Pieterse Eyes Cobbled Glory: Flanders Podium Fuels Paris-Roubaix Femmes Ambitions for Cyclo-Cross Queen

Puck Pieterse finished third at the Tour of Flanders Women on Sunday and immediately turned her attention to Paris-Roubaix Femmes, where her exceptional bike-handling skills and raw power could make her the most dangerous outsider in a field that also includes Lotte Kopecky and Pauline Ferrand-Prévot. The 23-year-old Dutchwoman's trajectory from cyclo-cross prodigy to Monument contender has been one of the stories of the 2026 spring.

At Flanders, Pieterse produced one of the rides of the day. She dropped Ferrand-Prévot on the Paterberg with a savage acceleration that briefly looked like it might carry her into second place, before the Frenchwoman fought back on the run-in to Oudenaarde. Only Demi Vollering, who was already 42 seconds up the road after her devastating Kwaremont attack, was stronger. For Pieterse, a first Monument podium confirmed what many had suspected: her transition to road racing is no longer a side project — it is the main event.

The cobbles of northern France should suit Pieterse even better than the bergs of Flanders. Her cyclo-cross background — she is a former world champion and has won multiple World Cup rounds — gives her an almost preternatural ability to read rough surfaces, hold her line through chaos, and accelerate out of corners at speeds that leave pure road riders floundering. At Paris-Roubaix Femmes, where the race is often decided by who can stay upright and conserve energy across the most brutal sectors, those skills are worth more than raw watts alone.

Pieterse rides for Fenix-Deceuninck, a team that understands cobbled racing at a molecular level. The squad built around Mathieu van der Poel on the men's side has cultivated an institutional expertise in navigating the pavé, and that knowledge filters through to their women's programme. Pieterse will have the benefit of detailed reconnaissance data, tactical support, and a team structure that treats cobbled Monuments as the pinnacle of the racing calendar.
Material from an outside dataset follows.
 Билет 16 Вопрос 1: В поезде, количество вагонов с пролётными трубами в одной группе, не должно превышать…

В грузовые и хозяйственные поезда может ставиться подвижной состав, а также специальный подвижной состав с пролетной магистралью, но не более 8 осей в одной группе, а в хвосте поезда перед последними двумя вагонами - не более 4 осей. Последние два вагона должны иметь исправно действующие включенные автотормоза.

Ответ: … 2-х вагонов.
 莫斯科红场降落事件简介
The Roubaix Femmes course has been toughened for 2026, with three new cobbled sectors adding to what organisers are calling the hardest edition yet. The additional cobblestones play into Pieterse's hands: more technical sections mean more opportunities for the bike-handlers to gain time over the pure power riders. Sectors like Camphin-en-Pévèle and the Carrefour de l'Arbre, where positioning and composure matter as much as wattage, are precisely the terrain where a cyclo-cross champion can turn a good ride into a great one.
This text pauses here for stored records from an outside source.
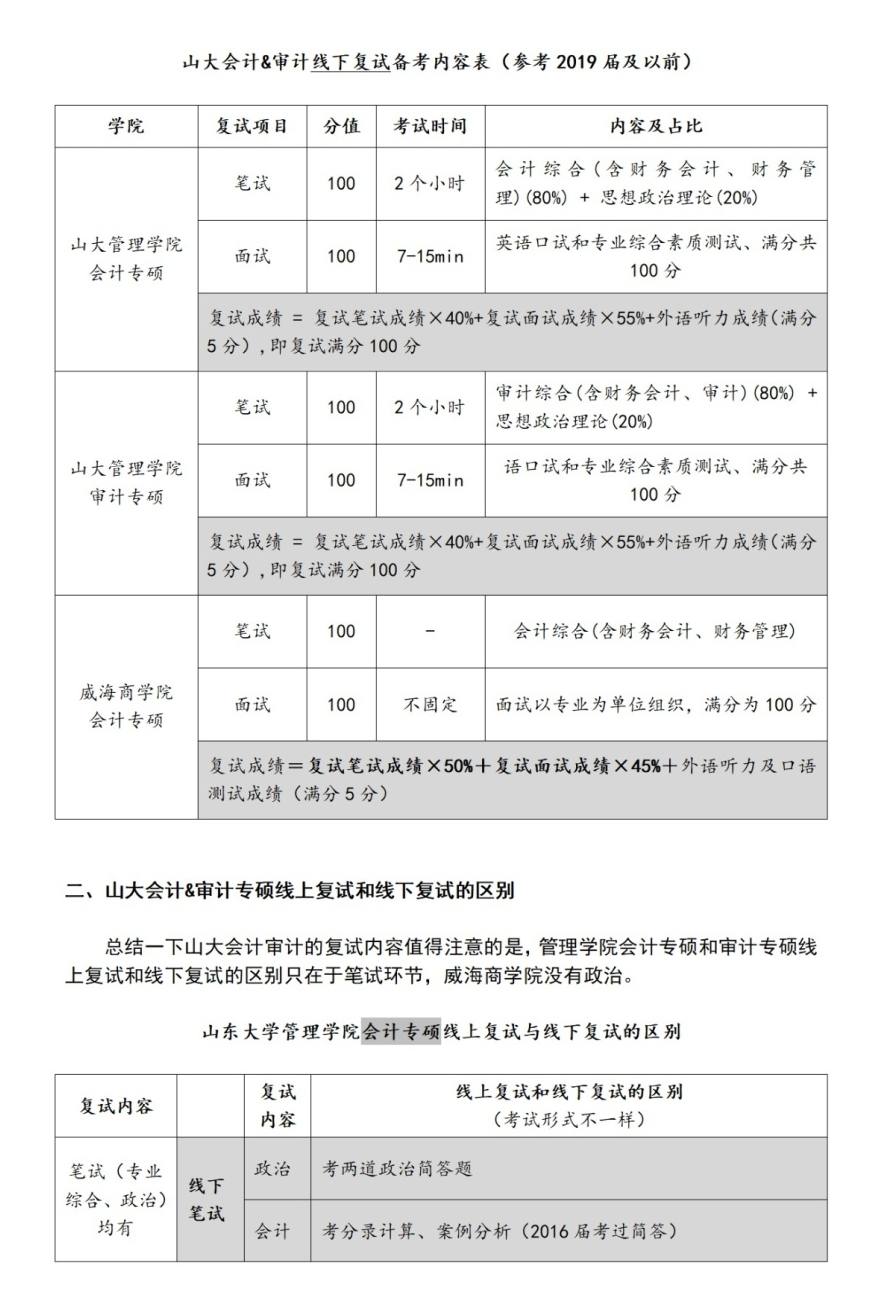 山大会计&审计线下复试备考内容表（参考 2019 届及以前）

| 学院 | 复试项目 | 分值 | 考试时间 | 内容及占比 |
|---|---|---|---|---|
| 山大管理学院会计专硕 | 笔试 | 100 | 2 个小时 | 会计综合（含财务会计、财务管理）(80%) + 思想政治理论(20%) |
| | 面试 | 100 | 7-15min | 英语口试和专业综合素质测试、满分共 100 分 |
| | 复试成绩 = 复试笔试成绩×40%+复试面试成绩×55%+外语听力成绩（满分 5 分），即复试满分 100 分 | | | |
| 山大管理学院审计专硕 | 笔试 | 100 | 2 个小时 | 审计综合（含财务会计、审计）(80%) + 思想政治理论(20%) |
| | 面试 | 100 | 7-15min | 语口试和专业综合素质测试、满分共 100 分 |
| | 复试成绩 = 复试笔试成绩×40%+复试面试成绩×55%+外语听力成绩（满分 5 分），即复试满分 100 分 | | | |
| 威海商学院会计专硕 | 笔试 | 100 | - | 会计综合（含财务会计、财务管理） |
| | 面试 | 100 | 不固定 | 面试以专业为单位组织，满分为 100 分 |
| | 复试成绩＝复试笔试成绩×50%＋复试面试成绩×45%＋外语听力及口语测试成绩（满分 5 分） | | | |

二、山大会计&审计专硕线上复试和线下复试的区别

总结一下山大会计审计的复试内容值得注意的是，管理学院会计专硕和审计专硕线上复试和线下复试的区别只在于笔试环节，威海商学院没有政治。

山东大学管理学院会计专硕线上复试与线下复试的区别

| 复试内容 | | 复试内容 | 线上复试和线下复试的区别（考试形式不一样） |
|---|---|---|---|
| 笔试（专业综合、政治）均有 | 线下笔试 | 政治 | 考两道政治简答题 |
| | | 会计 | 考分录计算、案例分析（2016 届考过简答） |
The main challenge for Pieterse will be matching the sustained power of Kopecky and Ferrand-Prévot over 150 kilometres. At Flanders, she faded slightly in the final 10 kilometres after her Paterberg effort, suggesting her endurance engine is not yet quite at the level of the absolute best. But Roubaix is a different kind of race — one where positioning, timing and nerve count for more, and where the finish in the velodrome at Roubaix can reward a rider who arrives fresh rather than the one who has been riding tempo for hours.

With defending champion Ferrand-Prévot looking for back-to-back wins and Kopecky desperate to add a second Roubaix title after her dominant 2024 victory, the women's race on Saturday is shaping up to be a three-way battle. Pieterse may not be the favourite, but she is the rider nobody wants to see on their wheel when the cobbles start to bite.